**PROBLEM:** Exactly reproduce the lines from the line containing "What is the separation" to the end of the data below, inclusive, and nothing else.

(Spatial question records)
┄┄┄┄┄┄┄┄┄┄

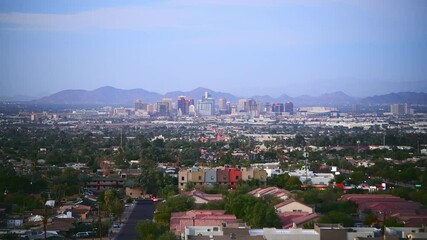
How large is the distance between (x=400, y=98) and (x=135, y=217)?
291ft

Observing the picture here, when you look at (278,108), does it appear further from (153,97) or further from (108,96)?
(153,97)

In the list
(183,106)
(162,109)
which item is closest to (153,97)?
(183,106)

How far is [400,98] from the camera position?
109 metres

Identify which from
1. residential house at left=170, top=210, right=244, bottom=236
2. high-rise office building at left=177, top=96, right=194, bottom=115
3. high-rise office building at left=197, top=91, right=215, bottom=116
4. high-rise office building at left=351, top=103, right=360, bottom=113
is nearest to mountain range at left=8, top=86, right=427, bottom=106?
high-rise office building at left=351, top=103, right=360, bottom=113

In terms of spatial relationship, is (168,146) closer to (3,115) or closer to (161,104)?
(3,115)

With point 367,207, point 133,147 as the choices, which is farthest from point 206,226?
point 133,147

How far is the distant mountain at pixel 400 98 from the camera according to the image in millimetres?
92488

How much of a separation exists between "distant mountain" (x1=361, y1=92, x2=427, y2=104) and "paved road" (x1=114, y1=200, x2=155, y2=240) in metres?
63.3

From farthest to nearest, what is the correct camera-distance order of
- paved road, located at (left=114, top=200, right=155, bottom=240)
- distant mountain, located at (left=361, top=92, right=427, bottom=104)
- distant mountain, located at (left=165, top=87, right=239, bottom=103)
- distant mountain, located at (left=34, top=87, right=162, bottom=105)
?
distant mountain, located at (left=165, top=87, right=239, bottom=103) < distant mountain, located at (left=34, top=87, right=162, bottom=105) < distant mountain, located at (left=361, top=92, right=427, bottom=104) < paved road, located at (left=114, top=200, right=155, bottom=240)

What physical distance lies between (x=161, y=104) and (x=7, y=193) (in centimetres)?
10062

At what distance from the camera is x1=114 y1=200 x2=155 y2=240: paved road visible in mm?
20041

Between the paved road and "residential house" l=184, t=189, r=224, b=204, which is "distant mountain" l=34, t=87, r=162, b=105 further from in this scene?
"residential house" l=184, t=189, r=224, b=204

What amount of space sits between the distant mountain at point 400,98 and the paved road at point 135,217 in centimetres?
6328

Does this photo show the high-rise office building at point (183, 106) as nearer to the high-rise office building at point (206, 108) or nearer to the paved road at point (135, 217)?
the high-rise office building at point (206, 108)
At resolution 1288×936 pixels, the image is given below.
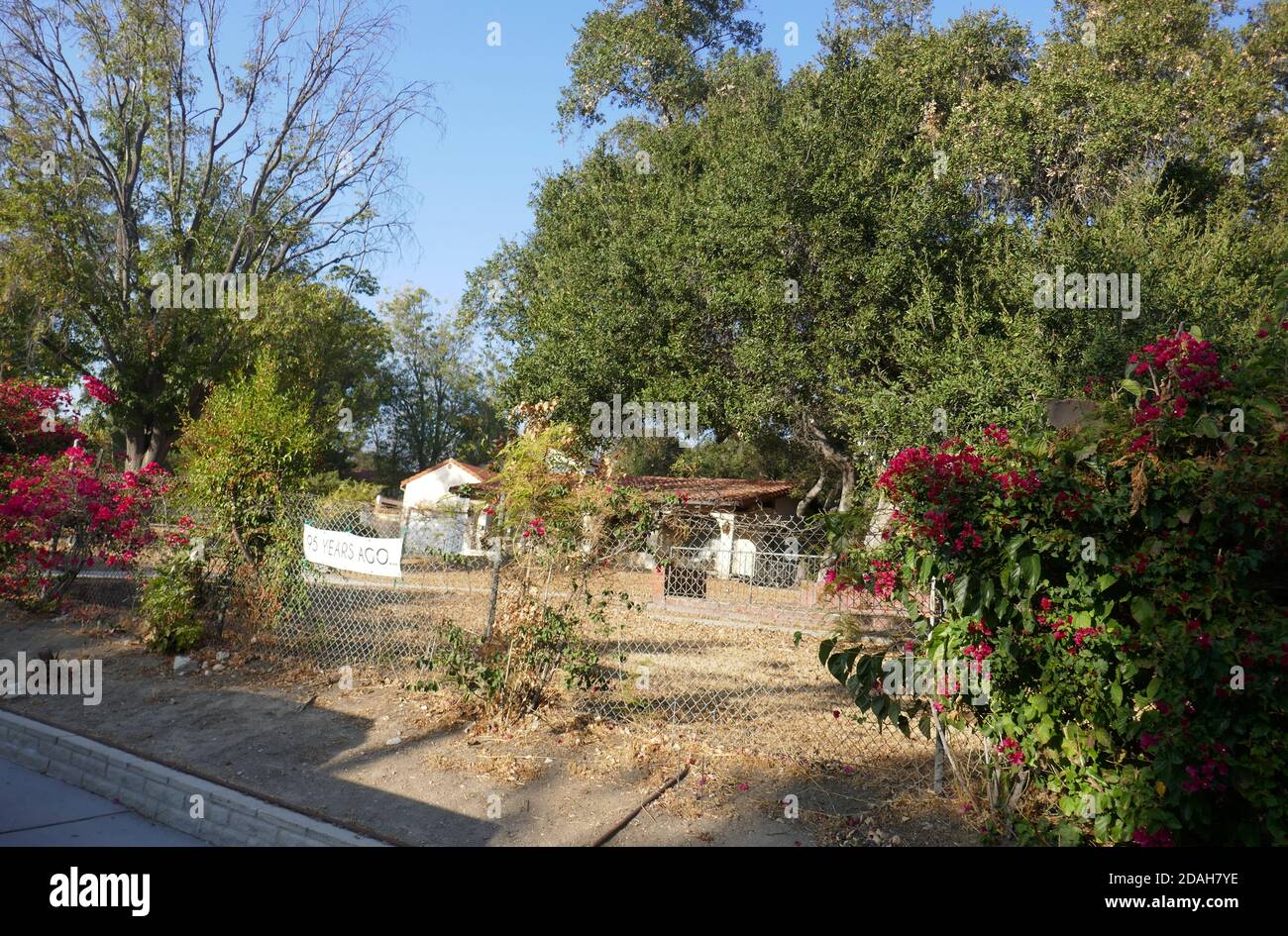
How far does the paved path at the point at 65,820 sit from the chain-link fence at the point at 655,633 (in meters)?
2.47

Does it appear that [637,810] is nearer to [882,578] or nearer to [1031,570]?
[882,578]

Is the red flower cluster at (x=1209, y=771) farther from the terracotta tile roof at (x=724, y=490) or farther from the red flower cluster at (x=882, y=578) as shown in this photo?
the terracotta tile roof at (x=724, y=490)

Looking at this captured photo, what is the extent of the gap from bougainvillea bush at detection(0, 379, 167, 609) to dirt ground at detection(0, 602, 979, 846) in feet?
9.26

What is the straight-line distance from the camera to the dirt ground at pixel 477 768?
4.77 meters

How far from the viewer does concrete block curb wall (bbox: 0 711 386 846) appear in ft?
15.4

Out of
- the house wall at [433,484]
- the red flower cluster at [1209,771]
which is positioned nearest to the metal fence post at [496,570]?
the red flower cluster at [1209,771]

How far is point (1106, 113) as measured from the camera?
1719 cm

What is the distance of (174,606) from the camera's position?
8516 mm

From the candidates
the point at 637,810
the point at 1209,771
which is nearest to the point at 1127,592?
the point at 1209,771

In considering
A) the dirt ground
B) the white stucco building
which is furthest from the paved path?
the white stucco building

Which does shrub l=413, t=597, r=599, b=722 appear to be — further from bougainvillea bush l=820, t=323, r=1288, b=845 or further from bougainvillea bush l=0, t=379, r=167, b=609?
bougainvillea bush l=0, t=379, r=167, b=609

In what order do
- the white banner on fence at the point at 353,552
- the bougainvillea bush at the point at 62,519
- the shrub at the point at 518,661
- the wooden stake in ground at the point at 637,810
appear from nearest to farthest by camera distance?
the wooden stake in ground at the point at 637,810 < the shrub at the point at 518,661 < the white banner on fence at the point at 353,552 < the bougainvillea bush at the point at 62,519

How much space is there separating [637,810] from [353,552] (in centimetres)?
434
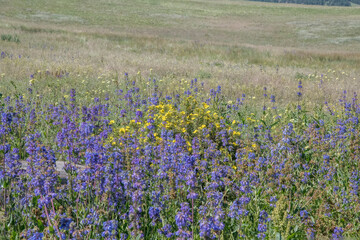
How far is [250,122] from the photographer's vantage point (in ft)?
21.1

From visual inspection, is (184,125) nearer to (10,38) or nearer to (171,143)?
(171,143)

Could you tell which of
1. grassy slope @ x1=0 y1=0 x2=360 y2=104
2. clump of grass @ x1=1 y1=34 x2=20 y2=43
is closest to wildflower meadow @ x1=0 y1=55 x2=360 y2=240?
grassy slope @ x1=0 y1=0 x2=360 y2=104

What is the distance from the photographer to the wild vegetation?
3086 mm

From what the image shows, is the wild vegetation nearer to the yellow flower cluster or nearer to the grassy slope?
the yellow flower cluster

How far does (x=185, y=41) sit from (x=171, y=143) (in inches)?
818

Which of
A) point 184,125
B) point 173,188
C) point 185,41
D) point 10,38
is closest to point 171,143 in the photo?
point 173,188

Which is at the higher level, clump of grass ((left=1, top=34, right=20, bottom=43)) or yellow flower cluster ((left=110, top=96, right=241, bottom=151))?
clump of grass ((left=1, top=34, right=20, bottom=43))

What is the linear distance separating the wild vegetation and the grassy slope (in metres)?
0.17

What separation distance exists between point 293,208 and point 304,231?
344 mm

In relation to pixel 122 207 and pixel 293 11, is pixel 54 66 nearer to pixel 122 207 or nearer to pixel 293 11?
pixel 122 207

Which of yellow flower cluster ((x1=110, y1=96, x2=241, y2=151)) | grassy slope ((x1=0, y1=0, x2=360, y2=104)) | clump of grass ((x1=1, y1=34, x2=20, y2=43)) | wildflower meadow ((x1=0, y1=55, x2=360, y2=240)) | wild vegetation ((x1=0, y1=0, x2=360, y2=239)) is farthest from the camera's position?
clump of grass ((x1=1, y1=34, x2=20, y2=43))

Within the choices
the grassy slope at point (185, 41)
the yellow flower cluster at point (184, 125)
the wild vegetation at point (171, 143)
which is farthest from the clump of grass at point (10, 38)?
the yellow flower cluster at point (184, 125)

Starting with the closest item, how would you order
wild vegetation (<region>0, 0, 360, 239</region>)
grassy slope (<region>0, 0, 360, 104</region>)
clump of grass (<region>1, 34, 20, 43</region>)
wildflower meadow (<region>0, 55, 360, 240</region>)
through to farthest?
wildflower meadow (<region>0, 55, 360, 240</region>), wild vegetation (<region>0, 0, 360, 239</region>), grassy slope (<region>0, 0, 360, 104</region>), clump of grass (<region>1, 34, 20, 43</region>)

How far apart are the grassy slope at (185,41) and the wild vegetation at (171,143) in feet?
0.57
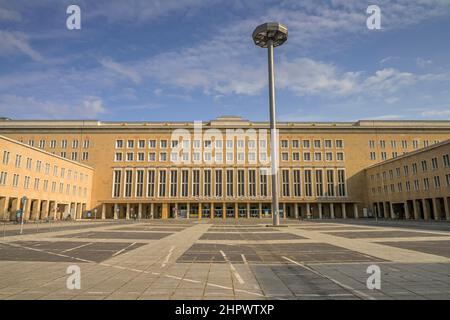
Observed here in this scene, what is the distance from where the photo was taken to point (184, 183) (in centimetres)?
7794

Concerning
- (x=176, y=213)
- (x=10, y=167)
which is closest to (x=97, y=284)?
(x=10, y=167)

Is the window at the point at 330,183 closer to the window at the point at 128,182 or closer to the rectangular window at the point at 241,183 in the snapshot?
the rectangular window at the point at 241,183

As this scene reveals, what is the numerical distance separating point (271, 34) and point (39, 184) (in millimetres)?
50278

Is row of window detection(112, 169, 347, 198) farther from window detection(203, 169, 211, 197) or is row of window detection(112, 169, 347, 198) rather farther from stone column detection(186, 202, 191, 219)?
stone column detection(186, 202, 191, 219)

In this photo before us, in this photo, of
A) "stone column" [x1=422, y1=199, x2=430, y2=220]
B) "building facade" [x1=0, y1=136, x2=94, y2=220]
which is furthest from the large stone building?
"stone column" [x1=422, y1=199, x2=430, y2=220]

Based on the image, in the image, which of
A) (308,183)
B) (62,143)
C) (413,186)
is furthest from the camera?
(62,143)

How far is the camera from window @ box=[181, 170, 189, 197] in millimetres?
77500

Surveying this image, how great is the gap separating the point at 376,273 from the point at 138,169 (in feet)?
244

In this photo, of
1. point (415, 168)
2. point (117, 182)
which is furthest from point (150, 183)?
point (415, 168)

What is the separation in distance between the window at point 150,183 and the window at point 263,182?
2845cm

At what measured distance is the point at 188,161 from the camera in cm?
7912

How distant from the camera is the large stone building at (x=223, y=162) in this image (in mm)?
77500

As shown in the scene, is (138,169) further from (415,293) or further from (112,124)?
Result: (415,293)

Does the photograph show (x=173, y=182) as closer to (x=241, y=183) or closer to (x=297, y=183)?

┄┄┄┄┄┄┄┄┄┄

**RESULT:**
What is the separation in distance between the window at point 150,183 and the window at point 263,182?
2845cm

At what measured distance is the point at 188,161 from the camera in cm?
7912

How distant from the camera is the large stone building at (x=223, y=162) in this image (in mm)?
77500

As shown in the scene, is (138,169) further from (415,293) or further from (112,124)?
Result: (415,293)

Does the photograph show (x=173, y=182) as closer to (x=241, y=183) or closer to (x=297, y=183)?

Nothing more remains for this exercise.